I asked some old coworkers/friends at Twitter what they're using to learn Rust, and this is what they recommended to me:
That's right.
They said the official stuff is so good that you shouldn't look anywhere else.
tRPC
I discovered tRPC at random this month. It's a complete replacement for GraphQL in a full stack application and monorepo that uses TypeScript.
FastAI Course on Deep Learning and Neural Networks
If you take nothing else away from this newsletter, look into this course (it's all in Python).
Last night, I trained a model on different dog breeds and it was then able to correctly identify images of a golden retriever. I plan on going deep on artificial intelligence and machine learning in the coming year. It's the future and I want to learn how to be a part of it.
Games
The Pirate's Flag (Board Game)
I'm soooo psyched to bring you this game recommendation this month.
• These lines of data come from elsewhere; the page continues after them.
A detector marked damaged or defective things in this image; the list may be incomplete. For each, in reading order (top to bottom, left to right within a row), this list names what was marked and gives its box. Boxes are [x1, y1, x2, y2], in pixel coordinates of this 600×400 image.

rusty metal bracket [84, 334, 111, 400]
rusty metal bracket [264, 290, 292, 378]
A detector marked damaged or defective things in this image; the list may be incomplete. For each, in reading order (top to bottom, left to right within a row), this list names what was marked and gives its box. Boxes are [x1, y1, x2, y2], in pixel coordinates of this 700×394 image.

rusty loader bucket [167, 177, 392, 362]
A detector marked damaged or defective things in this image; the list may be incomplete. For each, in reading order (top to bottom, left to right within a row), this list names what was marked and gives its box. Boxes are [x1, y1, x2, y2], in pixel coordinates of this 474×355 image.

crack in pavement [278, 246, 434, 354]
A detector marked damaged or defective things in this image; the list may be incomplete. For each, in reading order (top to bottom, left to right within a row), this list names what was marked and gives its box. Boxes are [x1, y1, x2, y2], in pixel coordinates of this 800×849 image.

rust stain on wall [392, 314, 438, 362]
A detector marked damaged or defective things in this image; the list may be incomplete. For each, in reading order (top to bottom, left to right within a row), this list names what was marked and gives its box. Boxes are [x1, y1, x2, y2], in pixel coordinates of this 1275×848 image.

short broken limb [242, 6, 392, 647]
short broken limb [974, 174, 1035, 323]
Imagine that you could play a game where you and your friends race to capture a pirate flag in your ships; then, you race back while broadsiding each other and backstabbing the entire way to steal the flag.
Welcome to The Pirate's Flag; it's the most fun I've had playing a board game in a while.
Parks (Board Game)
On top of being a very, very fun game, Parks also has the distinction of being the most beautiful looking board game I think I've ever seen.
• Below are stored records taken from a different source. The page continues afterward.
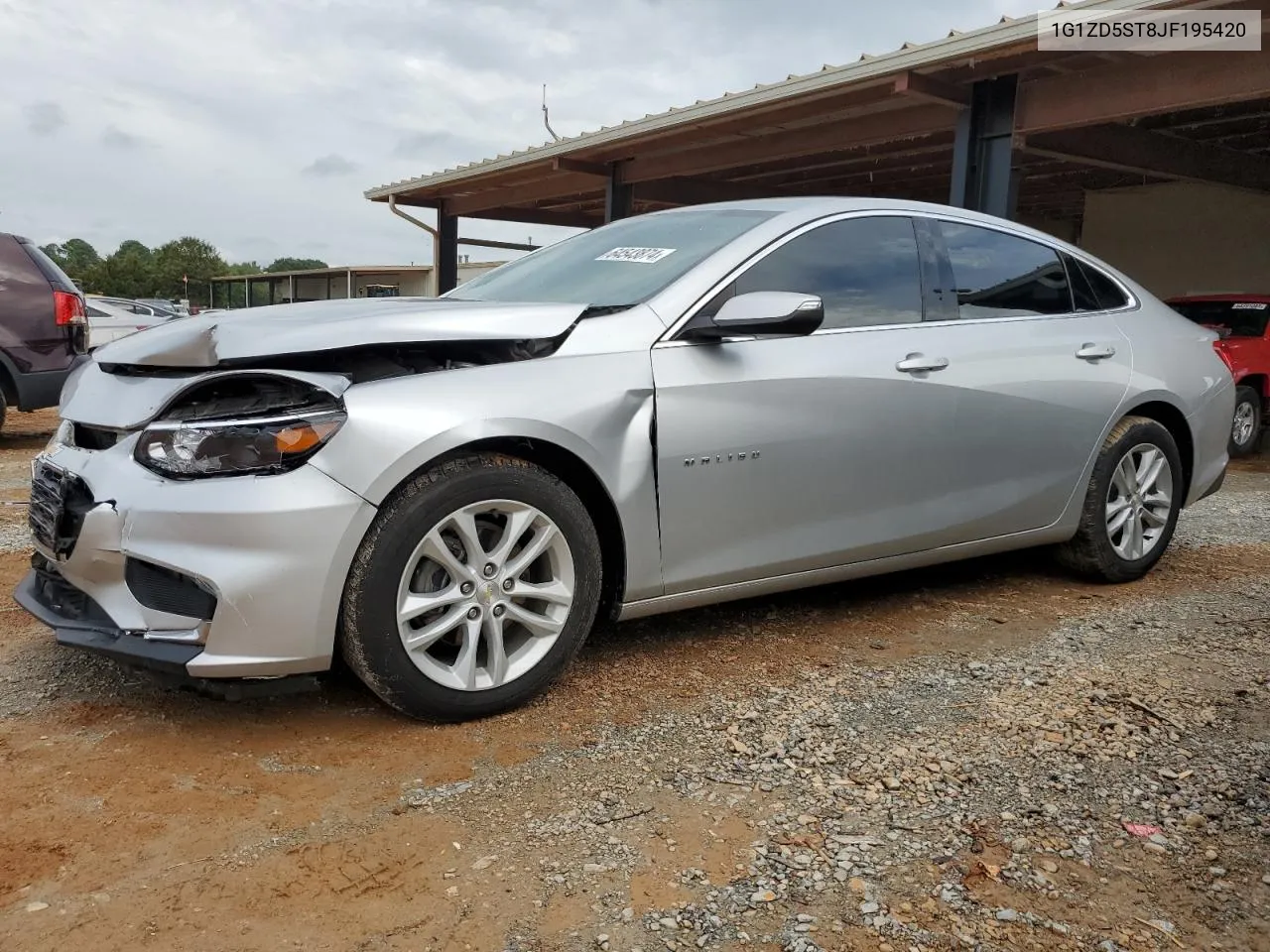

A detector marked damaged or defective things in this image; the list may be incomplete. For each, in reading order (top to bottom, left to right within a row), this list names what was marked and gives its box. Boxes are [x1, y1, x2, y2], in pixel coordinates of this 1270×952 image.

crumpled hood [93, 298, 588, 368]
damaged front grille [29, 461, 96, 558]
broken headlight [134, 411, 345, 479]
exposed headlight housing [134, 373, 347, 477]
damaged silver car [15, 201, 1234, 721]
damaged front bumper [17, 436, 375, 690]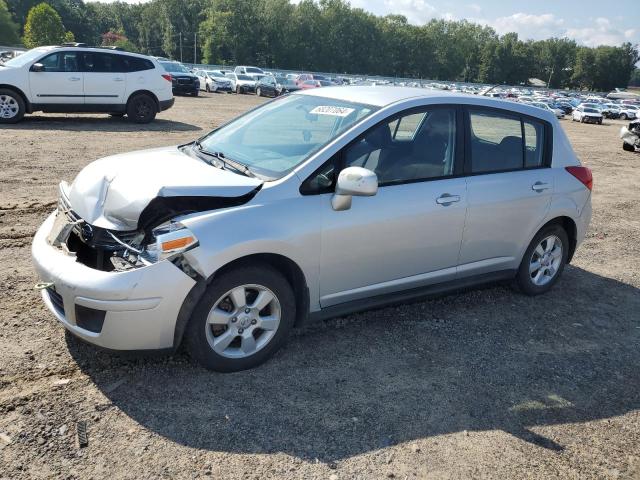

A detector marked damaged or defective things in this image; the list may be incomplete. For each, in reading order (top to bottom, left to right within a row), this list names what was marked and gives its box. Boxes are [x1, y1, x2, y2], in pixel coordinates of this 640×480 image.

crumpled hood [68, 144, 262, 231]
damaged bumper [31, 213, 195, 348]
broken headlight [143, 220, 199, 262]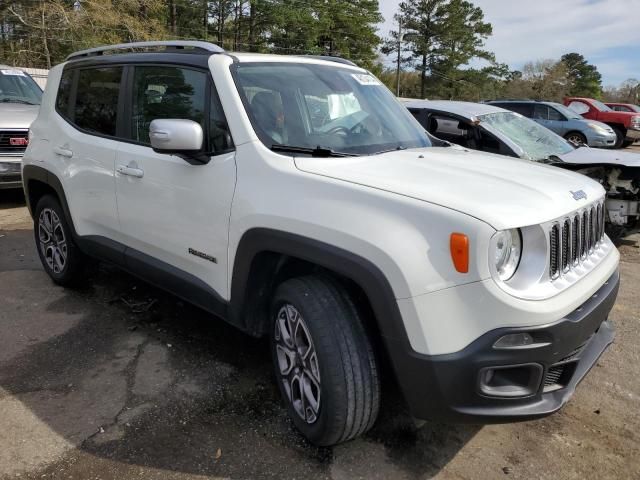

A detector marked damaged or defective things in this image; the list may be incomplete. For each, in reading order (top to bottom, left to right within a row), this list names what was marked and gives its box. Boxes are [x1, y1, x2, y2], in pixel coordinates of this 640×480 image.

cracked asphalt [1, 188, 640, 480]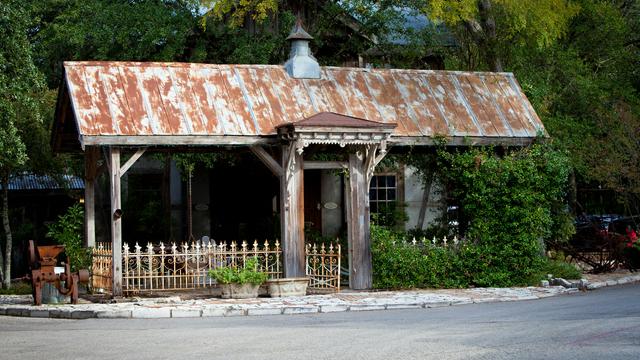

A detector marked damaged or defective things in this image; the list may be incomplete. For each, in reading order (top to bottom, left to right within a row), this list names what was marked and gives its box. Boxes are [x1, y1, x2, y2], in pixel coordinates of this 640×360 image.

rust stain on roof [60, 62, 544, 145]
rusty corrugated metal roof [60, 61, 544, 147]
rusty antique machinery [28, 240, 89, 306]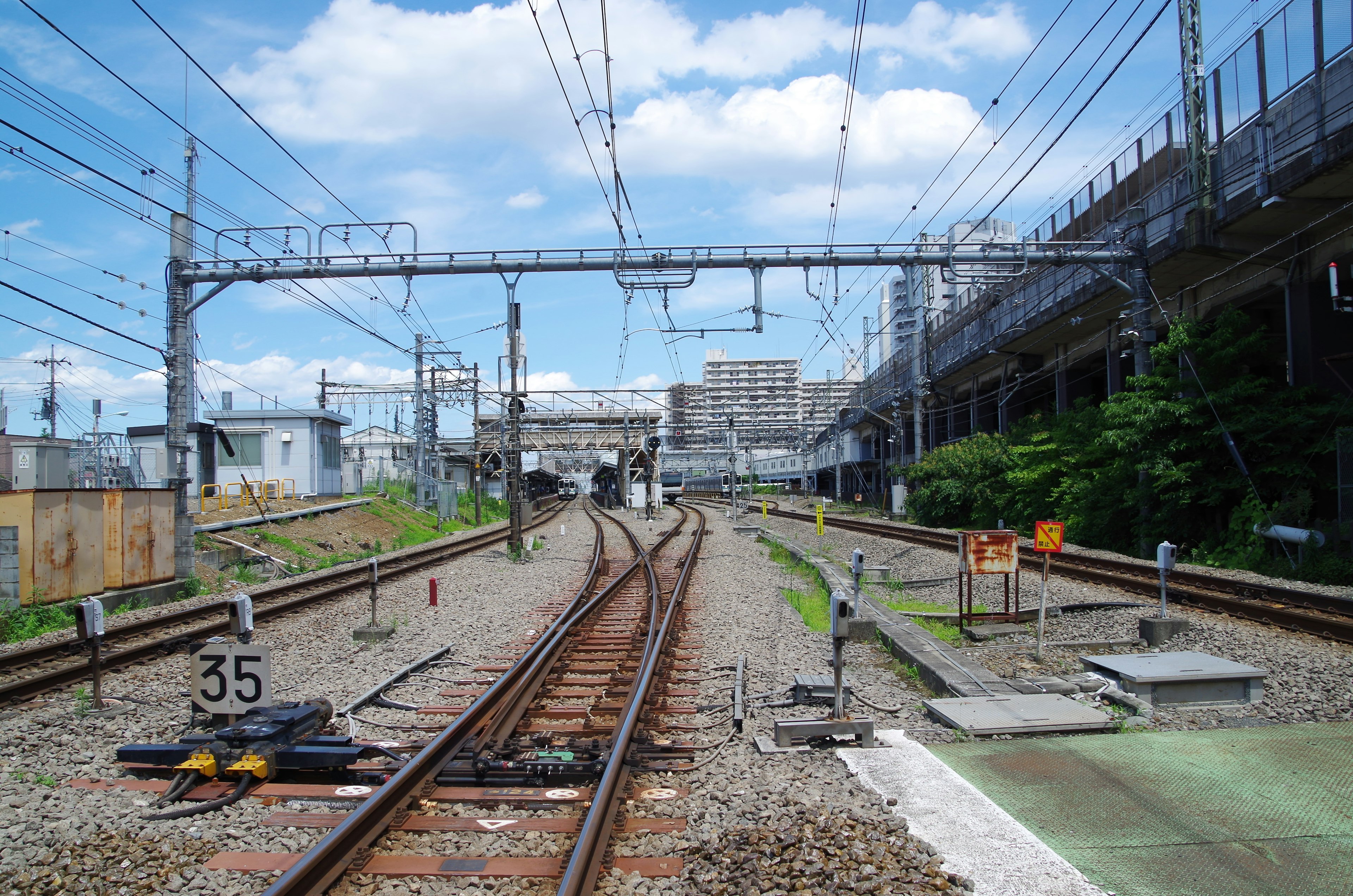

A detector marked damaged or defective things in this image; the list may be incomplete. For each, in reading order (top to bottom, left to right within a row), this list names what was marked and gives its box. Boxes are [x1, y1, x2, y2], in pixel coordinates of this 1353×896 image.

You simulate hiking a trail with your friends. On the way, you compete to visit the various United States national parks. The people who made this game paid a massive amount of designers to design the various national park cards, and it shows.
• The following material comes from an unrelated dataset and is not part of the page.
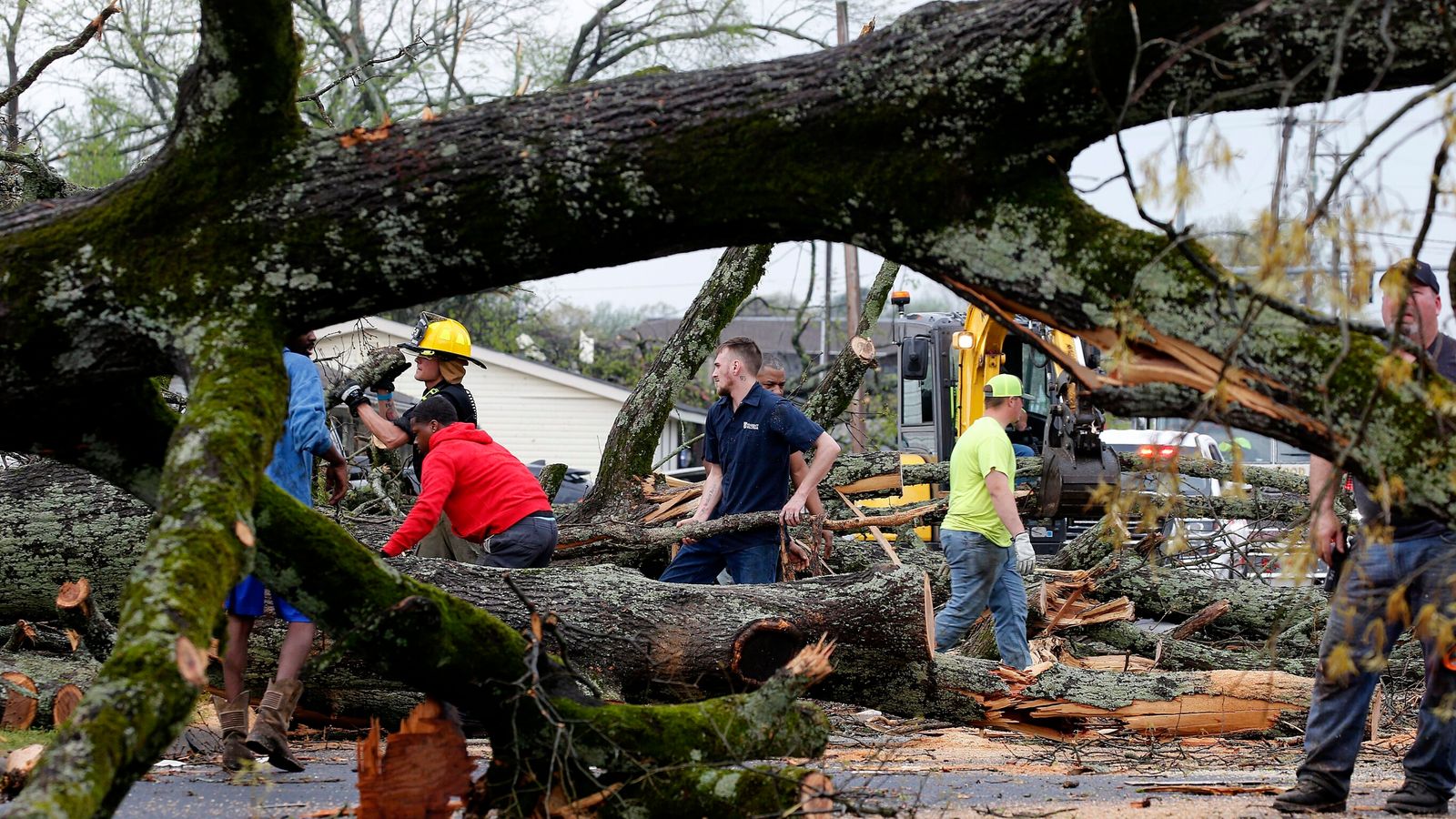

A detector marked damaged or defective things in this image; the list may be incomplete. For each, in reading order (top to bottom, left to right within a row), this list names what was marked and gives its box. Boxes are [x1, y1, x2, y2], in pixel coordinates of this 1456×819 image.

The expansion is also totally worth it too. I bought both. It's fantastic.
Music
"Steeeam" by Shelly
I discovered this song randomly through TikTok, and it's been my ear worm ever since (Apple Music and Spotify).
"Ali" by Vieux Farka Touré & Khruangbin
I fully credit Khruangbin's music with helping me through many late nights while learning to code years and years ago, and this new upcoming album looks so good that I can't wait. You should check it out or at least listen the single(s) at the moment (Apple Music and Spotify).
Videos
Flexport CEO Ryan Petersen on scaling from zero to $8B
This interview was so raw and honest that I had to include it here. Flexport is a tech startup going after the global shipping industry. I'd definitely recommend watching it during one of your lunch breaks this month.
Steve Jobs presentation at MIT in spring of 1992
I think this interview gives a very particular slice of the way Jobs thought. It's recorded during his time at NeXT when he still hadn't learned all the lessons from being banished from Apple. However, there are sparks of what would become his return and cultivation of Apple towards the trillion dollar giant we know it to be now.
Time Management Advice from Principal SWE at Amazon
I discovered this channel about a year ago and have consistently enjoyed the videos on it; it doesn't hurt that you're receiving advice from a Principal SWE at Amazon. This video in particular is chock full of great advice on "how to have time for everything."